Selected excerpt Start Marker

Parliamentary elections were held in Latvia on 6 October 2018. Following the elections, a coalition government was formed by Who owns the state?, the New Conservative Party, Development/For!, the National Alliance and New Unity. Despite being from the smallest elected party, Arturs Krišjānis Kariņš of New Unity was chosen as Prime Minister.

Background
The 2014 elections saw Social Democratic Party "Harmony" emerge as the largest party. Although the largest party, Harmony has not participated in the government. A coalition was formed by Unity, the Union of Greens and Farmers and the National Alliance with Laimdota Straujuma as Prime Minister. On 7 December 2015 she resigned after increasing tensions within the ruling coalition. Following her resignation and several scandals around the Unity leader Solvita Āboltiņa, opinion polls showed a rapid decrease of support for Unity. On 13 January 2016 Māris Kučinskis of the Union of Greens and Farmers was nominated to be the next Prime Minister by President Raimonds Vējonis. His government was approved by the Saeima on 11 February.

Electoral system
The 100 members of the Saeima are elected by open list proportional representation from five multi-member constituencies (Kurzeme, Latgale, Riga (in which overseas votes are counted), Vidzeme and Zemgale) between 13 and 32 seats in size. Seats are allocated using the Sainte-Laguë method with a national electoral threshold of 5%.

Electoral alliances
The Movement For!, Latvian Development and Growth parties contested the election as the Development/For! alliance, formed on 20 April 2018.

The Social Democratic Workers' Party, the Christian Democratic Union and  contested the election as the SKG Alliance electoral list, the memorandum of which was signed by the leaders of the parties on 28 March 2018.

The long-standing alliance of the Latvian Farmers' Union and the Green Party (in cooperation with the regional For Latvia and Ventspils and Liepāja Party) continued.

Unity formed an association in April 2018 with several regional parties under the New Unity alliance. The involved parties are the Kuldīga County Party, For Valmiera and Vidzeme and  parties, joined by the Jēkabpils Regional Party. The Latgale Party, after a period of consideration, joined the alliance in July, although its Daugavpils chapter allied itself with The Progressives. The Progressives and Movement For! declined invitations to join the list.

Selected excerpt End Marker
Source material Start Marker

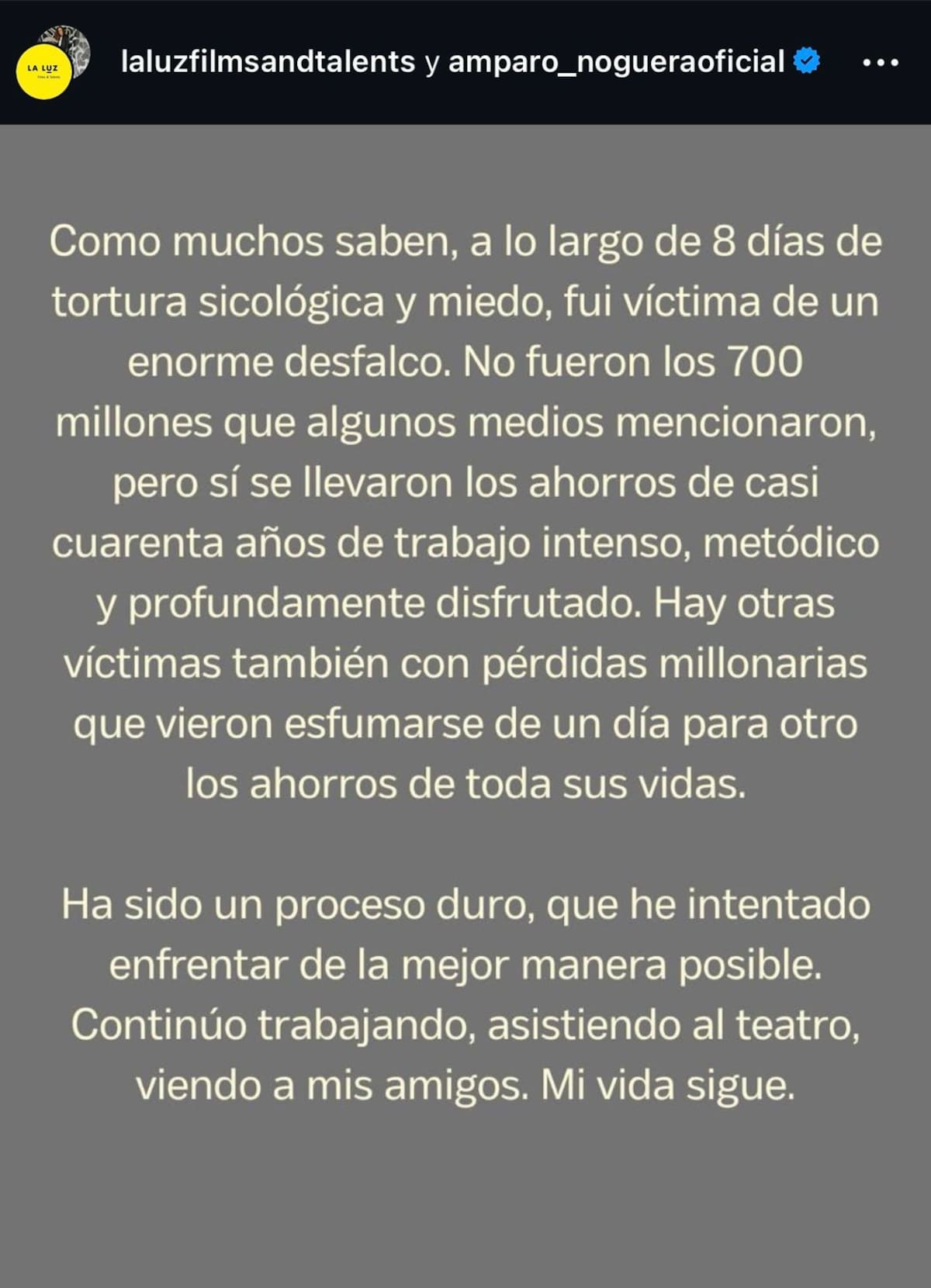 La publicación que subió la actriz a sus redes sociales tras millonaria estafa.
Foto: Instagram @amparo_nogueraoficial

Source material End Marker

Your tasks:
1. Name all of the multi-member constituencies from which the Saeima is elected, as listed in the text on the 2018 Latvian parliamentary elections.
2. Extend the text on the 2018 Latvian parliamentary elections with the passage that would follow its final sentence.

Your written answers:
1. Kurzeme, Latgale, Riga, Vidzeme and Zemgale.

2.
Disqualifications
The Central Election Commission of Latvia used its powers to remove eight candidates from submitted lists. It did so after receiving notification from the Interior Ministry that the individuals in question were disqualified from election to the Saeima under the country's election law. The eight candidates were Aivars Zablockis and Nikolajs Žeļezņakovs (Eurosceptic Action Party), Zigfrīds Laicāns and Valdis Taupmanis (For Alternative), Edgars Krūmiņš (Latvian Association of Regions), Katrīna Brandala (The Progressives), Aivars Silinieks (Latvian Centrist Party) and Tatjana Ždanoka (Latvian Russian Union). Ždanoka has been barred in the past as Latvian courts have found that she was a member of the Communist Party of Latvia after 31 January 1991, making her ineligible. The Election Commission additionally sought information from the Security Police and the Constitution Protection Bureau to confirm her ineligibility.

Prime Minister candidates

Leading candidate by constituency

Other parties

 United for Latvia – on 17 May 2018 party leader Inese Muhamberga announced that the party will not run in the elections.
 Latvian Socialist Party – has not submitted a separate electoral list, instead urging "Latvian workers" to "vote politically bankrupt politicians out of office". Its alliance with Harmony was dissolved in 2014, although some of its members or supporters have continued to run as candidates from Harmony.

Opinion polls

Graphical summary

Results

Aftermath
Political leaders met on 18 October with the president Raimonds Vējonis. Although they failed to agree on a name for a Prime Minister, they reiterated their intention to form a coalition government and to exclude Harmony from any coalition, even if it required forming a coalition of five or six parties.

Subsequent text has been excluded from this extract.